Но Митя об этом и не думал. Он еще постоял так, с ножом в руке, немного, потом сунул его в карман и лег на раскладушку.

Костер между ними горел совсем небольшой, слабенький. То ли Никита поленился собрать много дров, то ли в долгом ожидании Мити он спалил большую часть собранных сучьев и теперь экономил топливо. Как бы то ни было, но более хилого костра в яме у кладбища Митя еще не видел.

Они сидели по разные стороны от огня и общались через него. Митя сам так сел сразу, когда пришел, специально. И с того момента не проронил еще ни одного слова.

Щурясь на еле живое пламя, а быть может, таким способом пряча глаза, Никита резонерствовал, при этом, по старой памяти, называя своего собеседника Димоном.

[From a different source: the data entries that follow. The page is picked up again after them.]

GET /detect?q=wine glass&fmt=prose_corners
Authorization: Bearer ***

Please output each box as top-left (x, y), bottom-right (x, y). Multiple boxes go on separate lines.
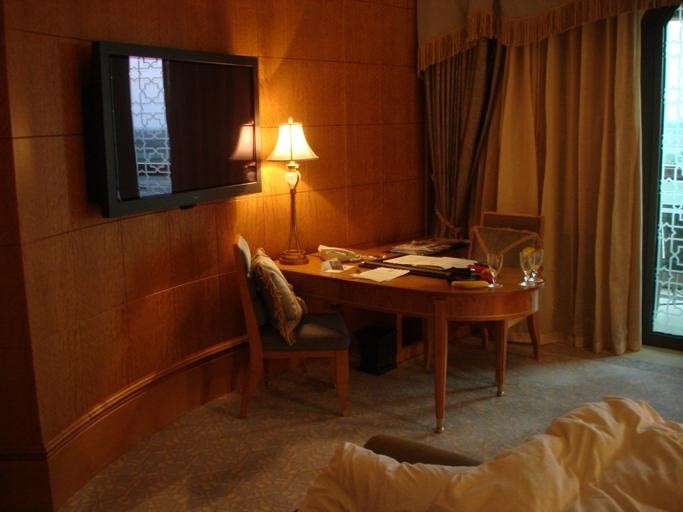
top-left (486, 253), bottom-right (504, 290)
top-left (519, 250), bottom-right (545, 287)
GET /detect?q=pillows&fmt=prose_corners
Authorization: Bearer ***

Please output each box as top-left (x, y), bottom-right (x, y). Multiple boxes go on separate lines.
top-left (250, 245), bottom-right (306, 348)
top-left (469, 227), bottom-right (541, 268)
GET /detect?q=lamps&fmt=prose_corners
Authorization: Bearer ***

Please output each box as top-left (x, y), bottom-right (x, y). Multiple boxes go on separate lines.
top-left (229, 122), bottom-right (255, 182)
top-left (266, 116), bottom-right (319, 266)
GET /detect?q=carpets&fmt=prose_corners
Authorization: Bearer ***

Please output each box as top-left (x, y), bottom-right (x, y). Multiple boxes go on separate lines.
top-left (58, 339), bottom-right (683, 511)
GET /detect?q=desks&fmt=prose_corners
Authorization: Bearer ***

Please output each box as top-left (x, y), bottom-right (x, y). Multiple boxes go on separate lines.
top-left (275, 249), bottom-right (544, 432)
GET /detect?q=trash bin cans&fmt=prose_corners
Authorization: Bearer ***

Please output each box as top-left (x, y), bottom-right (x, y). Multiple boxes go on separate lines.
top-left (352, 324), bottom-right (397, 376)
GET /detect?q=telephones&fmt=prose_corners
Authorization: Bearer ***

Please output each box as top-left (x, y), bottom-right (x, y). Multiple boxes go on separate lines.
top-left (317, 245), bottom-right (356, 263)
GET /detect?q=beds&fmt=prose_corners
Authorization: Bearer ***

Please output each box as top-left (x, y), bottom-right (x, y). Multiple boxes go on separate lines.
top-left (290, 395), bottom-right (683, 511)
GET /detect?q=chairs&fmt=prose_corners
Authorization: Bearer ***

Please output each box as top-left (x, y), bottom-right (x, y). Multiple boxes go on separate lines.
top-left (425, 212), bottom-right (546, 398)
top-left (232, 233), bottom-right (349, 418)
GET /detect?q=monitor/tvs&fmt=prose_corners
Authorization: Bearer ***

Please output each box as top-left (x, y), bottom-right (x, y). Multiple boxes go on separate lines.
top-left (90, 39), bottom-right (262, 217)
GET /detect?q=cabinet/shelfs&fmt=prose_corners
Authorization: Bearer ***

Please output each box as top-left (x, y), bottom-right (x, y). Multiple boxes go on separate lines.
top-left (350, 231), bottom-right (471, 367)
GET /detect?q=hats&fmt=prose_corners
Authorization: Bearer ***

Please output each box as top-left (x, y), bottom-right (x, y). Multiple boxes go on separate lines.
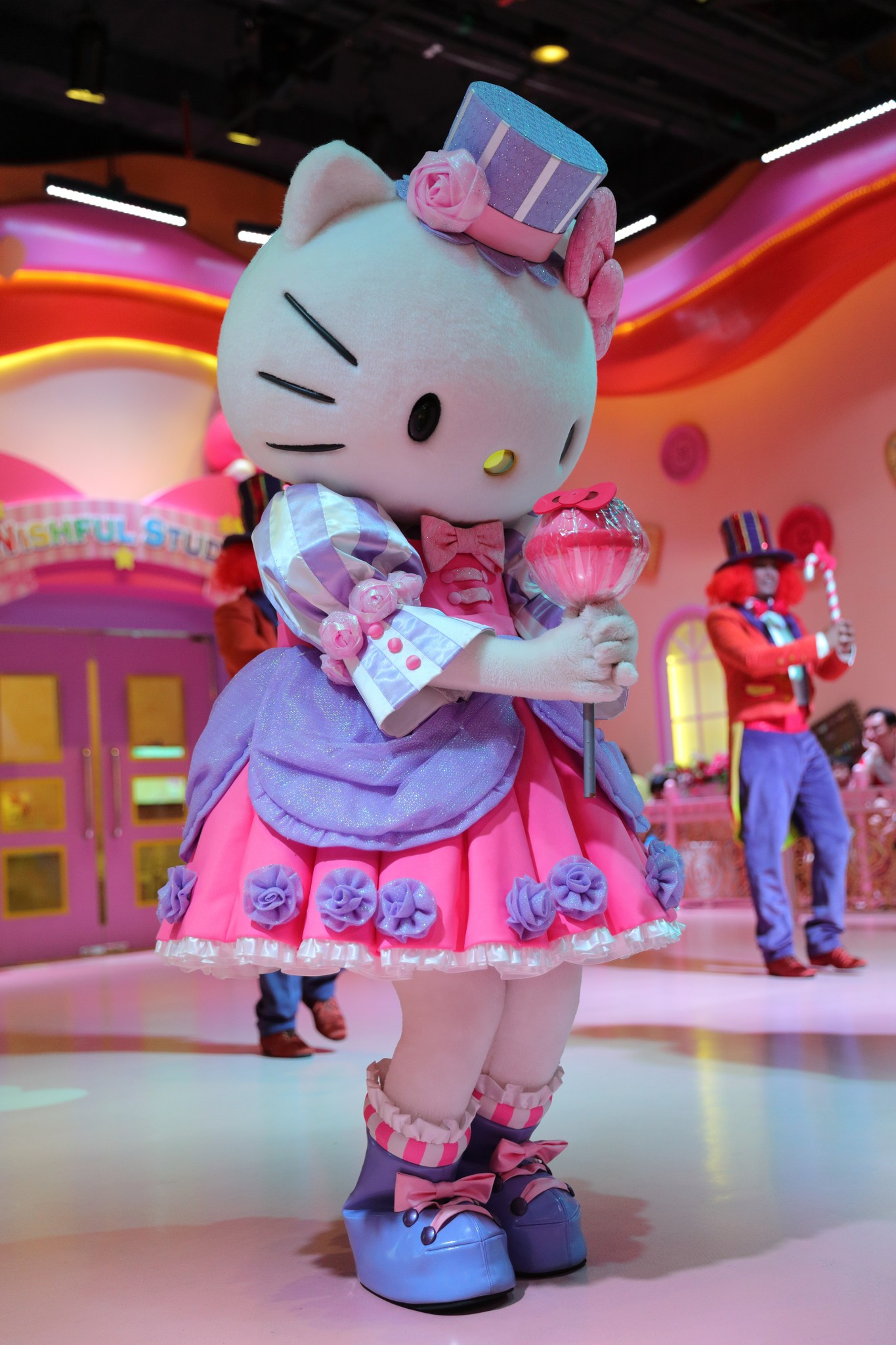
top-left (222, 471), bottom-right (283, 540)
top-left (714, 510), bottom-right (795, 571)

— Я понимаю, обидно. Конечно, обидно. Но кое в чем, старик, ты и сам виноват. Знаешь, Димон, я ведь тебе с самого начала симпатизировал, ты мне нравился. Остальные не в счет. Майк там, Гарик, Лысый… Видишь, я их всех разогнал, чтобы только с тобой одним встретиться. Ты мне и сейчас… Ну, как бы тебе… Ты мне по душе. Но понимаешь, Димон, есть в жизни такие вещи, которые тебе пока недоступны. Нет, не потому, что кто там глупее или умнее, просто живем мы по — разному. Ты там, мы здесь, и жизнь здесь другая. Вот это ты должен понять. Сложно здесь, очень сложно. Но это наш мир. У тебя вот отец, мать, у меня тоже мать, отец умер. И, кроме матери, никто не работает. А что она заработает — ничего. Ну и не в этом дело. У Лысого вон, считай, вообще только тетка, и та старая. А у нас даже дом второй еще есть в Бузырино, от деда остался, ну ты вчера его видел. В общем… Да…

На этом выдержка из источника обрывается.